Friday, January 28, 2011

Peas and Carrots, Peas and Carrots

            As similar as we Americans wish we were, our willingness to emphasize our similarities sometimes lingers in our closed mouths like so many bad throat lozenges. If, on the street, we asked for people’s views on prohibiting (brown) children from receiving an education, most respondents would be opposed, citing the negative societal effects of an undereducated generation.  Likewise, if election results showed results similar to those obtained through a public opinion survey, then elections would be decided before the polls close.  In these survey/election processes, we find the duality of the American status quo.  We’re all for change, but why so fast, and why so loco? 
Immigrants have been coming to this country even before declarations were penned or proclamations were uttered. Conservative fringes that attempt to proselytize humanity in the guise of purity, while instilling fear in their contemporaries of how nonwhites in this country will ultimately overwhelm or undermine our "sistema franca”, have existed since lords ruled over serfs. And what American, at some point, hasn’t felt the nationalistic pride of one accord being sung by brethren and foe, holiday-time benevolences of wheat and wine with those less fortunate. We hold this virtue as part of our American culture, but doesn’t American culture (or it's cultural elitism) habitually brush aside the calls for justice by its’ smallest minorities?  Does it not contain derisive groups extolling the purity of being Caucasian, while forgetting, linguistically, that Caucasian wouldn’t exist without the Asian? Do we not recall many U.S. presidents subjugating their moral imperatives to merely get reelected?  To denigrate the future of our culture, merely by emphasizing the existence of another, only serves to dilute the culture of the denigrater.
In 1996, California’s Proposition 187 election results show that for every blue-haired person over the age of 50 with a either a fat pension and/or plenty of time on their hands to visit their local polling place, there were four middle to lower class working parents without ample time to cast their ballot.  Prop 187 passed with 59 percent of the vote, but technically, 59 percent of those who were able to vote, and that’s with only half of the registered voters participating in the election. Independent surveying of large groups of anonymous people also doesn’t have to take place within a 10-hour period, on one day, and at only a few select locations. And even if Prop 187 hadn't been thrown out by the courts, these election results show that if verbally asked, many people will respond with their heart. Unfortunately, the aorta doesn’t dislodge itself from the top of the heart and pull that lever in the booth, or touch that screen in the cubicle; only the mind can do that.
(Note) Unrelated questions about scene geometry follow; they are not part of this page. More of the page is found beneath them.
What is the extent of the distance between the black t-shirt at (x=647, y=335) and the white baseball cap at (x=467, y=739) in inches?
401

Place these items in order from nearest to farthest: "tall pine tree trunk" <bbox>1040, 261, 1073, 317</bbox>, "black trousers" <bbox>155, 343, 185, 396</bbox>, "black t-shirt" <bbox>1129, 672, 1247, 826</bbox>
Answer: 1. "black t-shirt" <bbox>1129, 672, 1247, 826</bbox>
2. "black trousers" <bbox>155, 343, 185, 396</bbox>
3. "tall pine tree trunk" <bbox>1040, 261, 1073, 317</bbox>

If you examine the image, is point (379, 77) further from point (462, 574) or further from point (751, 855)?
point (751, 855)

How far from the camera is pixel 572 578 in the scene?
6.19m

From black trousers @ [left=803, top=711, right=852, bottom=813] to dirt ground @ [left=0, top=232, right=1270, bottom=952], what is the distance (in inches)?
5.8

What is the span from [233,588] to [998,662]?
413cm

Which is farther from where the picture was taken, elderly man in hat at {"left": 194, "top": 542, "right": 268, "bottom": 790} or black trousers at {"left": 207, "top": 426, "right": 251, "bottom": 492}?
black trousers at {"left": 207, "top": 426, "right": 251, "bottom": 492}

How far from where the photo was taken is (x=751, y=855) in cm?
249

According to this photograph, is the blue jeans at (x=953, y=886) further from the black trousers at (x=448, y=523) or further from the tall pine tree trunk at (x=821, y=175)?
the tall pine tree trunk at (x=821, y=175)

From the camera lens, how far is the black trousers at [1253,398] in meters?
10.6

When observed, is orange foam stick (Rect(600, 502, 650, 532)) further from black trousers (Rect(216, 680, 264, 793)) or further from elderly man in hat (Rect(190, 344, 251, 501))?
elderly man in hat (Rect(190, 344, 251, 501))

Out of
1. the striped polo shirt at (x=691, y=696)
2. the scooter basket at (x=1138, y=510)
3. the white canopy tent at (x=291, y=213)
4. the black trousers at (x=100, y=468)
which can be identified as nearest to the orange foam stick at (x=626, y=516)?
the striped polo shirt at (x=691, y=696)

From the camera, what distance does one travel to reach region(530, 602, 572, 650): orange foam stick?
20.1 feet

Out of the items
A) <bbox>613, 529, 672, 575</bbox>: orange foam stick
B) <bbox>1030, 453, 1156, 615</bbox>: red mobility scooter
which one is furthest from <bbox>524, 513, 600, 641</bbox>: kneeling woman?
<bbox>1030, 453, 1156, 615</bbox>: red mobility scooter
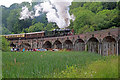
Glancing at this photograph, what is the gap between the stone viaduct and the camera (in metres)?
26.2

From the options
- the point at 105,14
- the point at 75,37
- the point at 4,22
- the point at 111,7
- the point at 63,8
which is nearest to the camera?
the point at 63,8

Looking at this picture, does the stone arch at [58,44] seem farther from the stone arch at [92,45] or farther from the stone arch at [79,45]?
the stone arch at [92,45]

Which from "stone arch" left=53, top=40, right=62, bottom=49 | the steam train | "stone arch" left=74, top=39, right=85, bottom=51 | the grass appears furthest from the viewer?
"stone arch" left=53, top=40, right=62, bottom=49

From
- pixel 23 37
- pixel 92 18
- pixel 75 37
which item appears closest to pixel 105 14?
pixel 92 18

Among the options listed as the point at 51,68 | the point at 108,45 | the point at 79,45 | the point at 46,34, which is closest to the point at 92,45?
the point at 79,45

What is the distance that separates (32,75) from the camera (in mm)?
7441

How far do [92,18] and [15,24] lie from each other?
3758 cm

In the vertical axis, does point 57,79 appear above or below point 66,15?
below

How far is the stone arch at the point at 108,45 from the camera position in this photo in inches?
1059

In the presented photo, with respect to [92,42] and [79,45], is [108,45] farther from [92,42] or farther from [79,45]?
[79,45]

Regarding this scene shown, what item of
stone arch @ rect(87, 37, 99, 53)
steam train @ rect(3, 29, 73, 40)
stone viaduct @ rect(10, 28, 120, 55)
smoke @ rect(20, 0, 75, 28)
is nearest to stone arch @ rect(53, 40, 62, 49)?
stone viaduct @ rect(10, 28, 120, 55)

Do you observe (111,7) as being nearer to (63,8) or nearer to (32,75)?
(63,8)

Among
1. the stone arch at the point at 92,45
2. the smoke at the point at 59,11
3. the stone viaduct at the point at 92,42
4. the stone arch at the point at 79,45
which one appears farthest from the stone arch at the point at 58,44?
the smoke at the point at 59,11

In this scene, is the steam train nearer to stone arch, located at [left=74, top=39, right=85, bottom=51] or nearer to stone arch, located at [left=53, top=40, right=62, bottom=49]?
stone arch, located at [left=53, top=40, right=62, bottom=49]
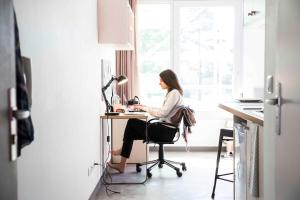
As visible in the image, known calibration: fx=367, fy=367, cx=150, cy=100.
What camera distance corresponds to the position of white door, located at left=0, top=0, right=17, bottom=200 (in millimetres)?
1021

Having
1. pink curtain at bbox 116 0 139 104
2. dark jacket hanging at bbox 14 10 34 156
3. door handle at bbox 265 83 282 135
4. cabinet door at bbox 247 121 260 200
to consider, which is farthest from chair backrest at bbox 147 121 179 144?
dark jacket hanging at bbox 14 10 34 156

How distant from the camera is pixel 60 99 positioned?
227 centimetres

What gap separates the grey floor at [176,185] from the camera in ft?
11.4

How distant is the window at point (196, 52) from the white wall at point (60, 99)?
223 cm

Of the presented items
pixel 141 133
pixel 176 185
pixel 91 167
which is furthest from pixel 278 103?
pixel 141 133

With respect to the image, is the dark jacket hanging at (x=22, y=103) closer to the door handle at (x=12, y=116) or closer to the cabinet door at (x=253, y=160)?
the door handle at (x=12, y=116)

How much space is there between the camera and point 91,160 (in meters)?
3.34

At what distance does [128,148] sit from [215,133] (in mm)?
1836

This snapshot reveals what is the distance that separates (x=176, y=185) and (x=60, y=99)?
2.00 meters

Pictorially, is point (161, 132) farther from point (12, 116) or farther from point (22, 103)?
point (12, 116)

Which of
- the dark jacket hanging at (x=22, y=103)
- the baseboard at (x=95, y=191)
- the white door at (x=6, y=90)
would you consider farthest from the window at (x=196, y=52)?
the white door at (x=6, y=90)

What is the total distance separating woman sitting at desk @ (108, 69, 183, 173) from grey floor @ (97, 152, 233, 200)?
28 centimetres

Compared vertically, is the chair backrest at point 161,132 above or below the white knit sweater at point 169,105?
below

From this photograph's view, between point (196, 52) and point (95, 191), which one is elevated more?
point (196, 52)
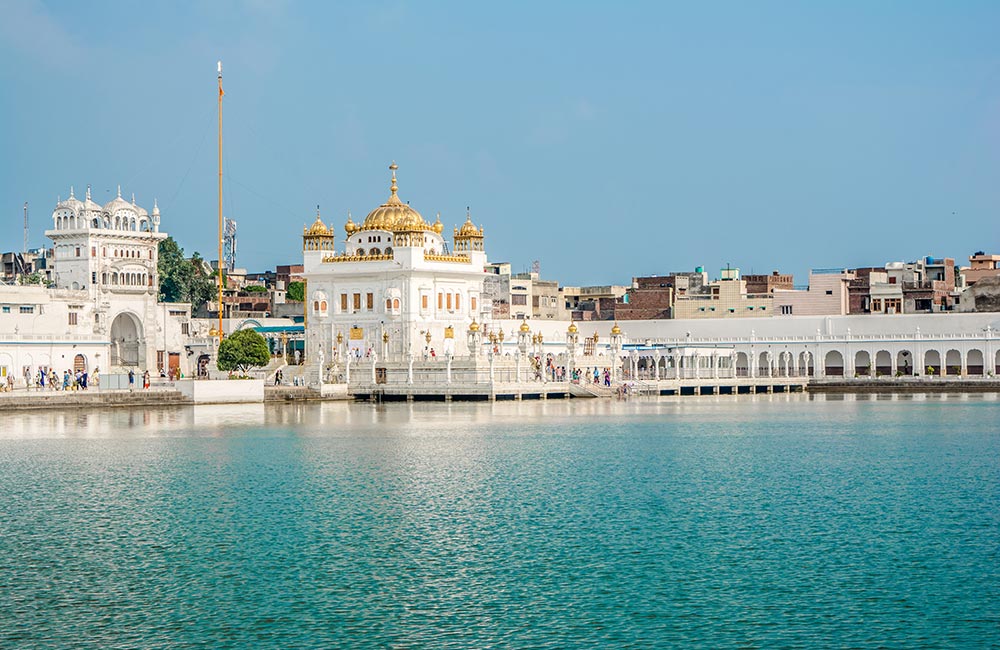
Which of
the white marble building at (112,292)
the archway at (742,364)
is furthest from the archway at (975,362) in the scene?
the white marble building at (112,292)

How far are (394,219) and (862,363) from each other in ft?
99.0

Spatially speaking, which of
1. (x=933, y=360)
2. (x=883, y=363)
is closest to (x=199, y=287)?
(x=883, y=363)

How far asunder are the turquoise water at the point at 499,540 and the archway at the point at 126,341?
35.3 metres

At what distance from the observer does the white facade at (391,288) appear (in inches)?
2864

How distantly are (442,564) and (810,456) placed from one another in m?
18.5

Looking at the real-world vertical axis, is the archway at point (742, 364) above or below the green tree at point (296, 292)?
below

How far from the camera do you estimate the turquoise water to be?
1947 centimetres

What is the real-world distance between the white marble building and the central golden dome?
14.1m

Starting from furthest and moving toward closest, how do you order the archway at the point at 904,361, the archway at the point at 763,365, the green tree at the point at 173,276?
the green tree at the point at 173,276
the archway at the point at 763,365
the archway at the point at 904,361

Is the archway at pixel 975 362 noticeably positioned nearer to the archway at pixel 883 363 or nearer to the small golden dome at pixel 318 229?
the archway at pixel 883 363

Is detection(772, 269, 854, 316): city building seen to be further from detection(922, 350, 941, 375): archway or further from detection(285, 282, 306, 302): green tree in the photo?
detection(285, 282, 306, 302): green tree

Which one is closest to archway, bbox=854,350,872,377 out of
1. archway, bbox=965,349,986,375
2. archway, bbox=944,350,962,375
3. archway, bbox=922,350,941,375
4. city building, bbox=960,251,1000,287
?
archway, bbox=922,350,941,375

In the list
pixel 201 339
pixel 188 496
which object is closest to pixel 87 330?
pixel 201 339

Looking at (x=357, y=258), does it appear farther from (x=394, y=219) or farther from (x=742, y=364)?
(x=742, y=364)
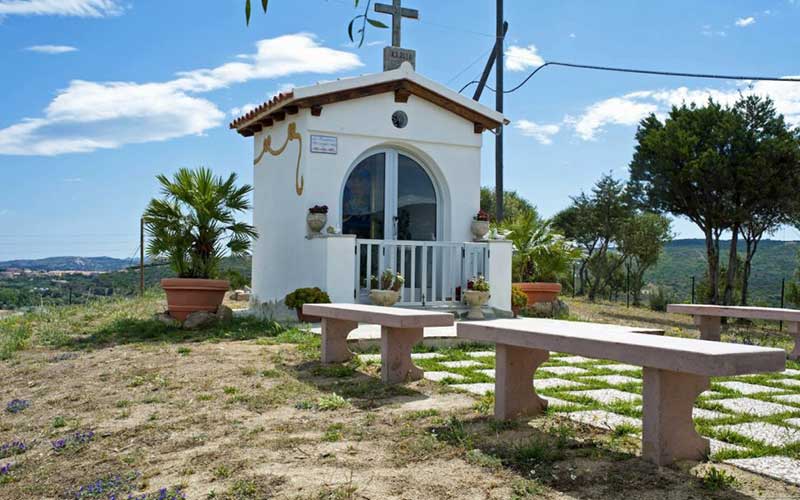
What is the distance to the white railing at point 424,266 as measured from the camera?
10.6 metres

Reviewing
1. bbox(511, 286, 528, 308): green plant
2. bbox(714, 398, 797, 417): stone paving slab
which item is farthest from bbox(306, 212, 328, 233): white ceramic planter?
bbox(714, 398, 797, 417): stone paving slab

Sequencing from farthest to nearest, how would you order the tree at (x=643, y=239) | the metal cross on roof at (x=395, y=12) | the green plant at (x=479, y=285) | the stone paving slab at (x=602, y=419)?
the tree at (x=643, y=239) → the metal cross on roof at (x=395, y=12) → the green plant at (x=479, y=285) → the stone paving slab at (x=602, y=419)

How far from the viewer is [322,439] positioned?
409 centimetres

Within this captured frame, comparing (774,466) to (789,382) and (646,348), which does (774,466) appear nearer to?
(646,348)

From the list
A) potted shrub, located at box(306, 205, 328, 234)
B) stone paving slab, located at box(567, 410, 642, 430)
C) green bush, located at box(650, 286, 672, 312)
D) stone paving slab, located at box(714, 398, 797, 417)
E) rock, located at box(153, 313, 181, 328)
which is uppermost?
potted shrub, located at box(306, 205, 328, 234)

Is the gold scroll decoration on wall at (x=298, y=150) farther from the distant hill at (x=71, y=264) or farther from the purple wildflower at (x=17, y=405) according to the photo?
the purple wildflower at (x=17, y=405)

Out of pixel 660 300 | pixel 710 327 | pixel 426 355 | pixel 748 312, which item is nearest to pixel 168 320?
pixel 426 355

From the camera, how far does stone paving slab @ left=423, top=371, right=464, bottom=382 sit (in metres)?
5.74

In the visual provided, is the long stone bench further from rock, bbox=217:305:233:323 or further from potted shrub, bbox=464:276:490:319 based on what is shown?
rock, bbox=217:305:233:323

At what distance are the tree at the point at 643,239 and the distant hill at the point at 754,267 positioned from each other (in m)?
1.44

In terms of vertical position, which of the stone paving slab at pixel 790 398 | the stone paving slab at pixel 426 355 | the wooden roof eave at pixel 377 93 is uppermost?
the wooden roof eave at pixel 377 93

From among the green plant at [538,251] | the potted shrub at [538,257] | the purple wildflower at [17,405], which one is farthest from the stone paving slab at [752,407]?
the green plant at [538,251]

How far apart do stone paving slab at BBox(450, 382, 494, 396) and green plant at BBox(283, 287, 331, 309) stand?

Given optimal conditions, humans will choose their best vision of a better future, but when restricted by time, finances, or overwhelming daily responsibilities, humans will choose the path of least interference. A lever isn’t a heartstring, and a person with a clipboard on a sunny street corner has a face, not a screen.  Don't let the polls and surveys proliferated on unscrupulous news channels determine your political leanings.  There are many minorities that are still left to be heard, if we only learn to listen.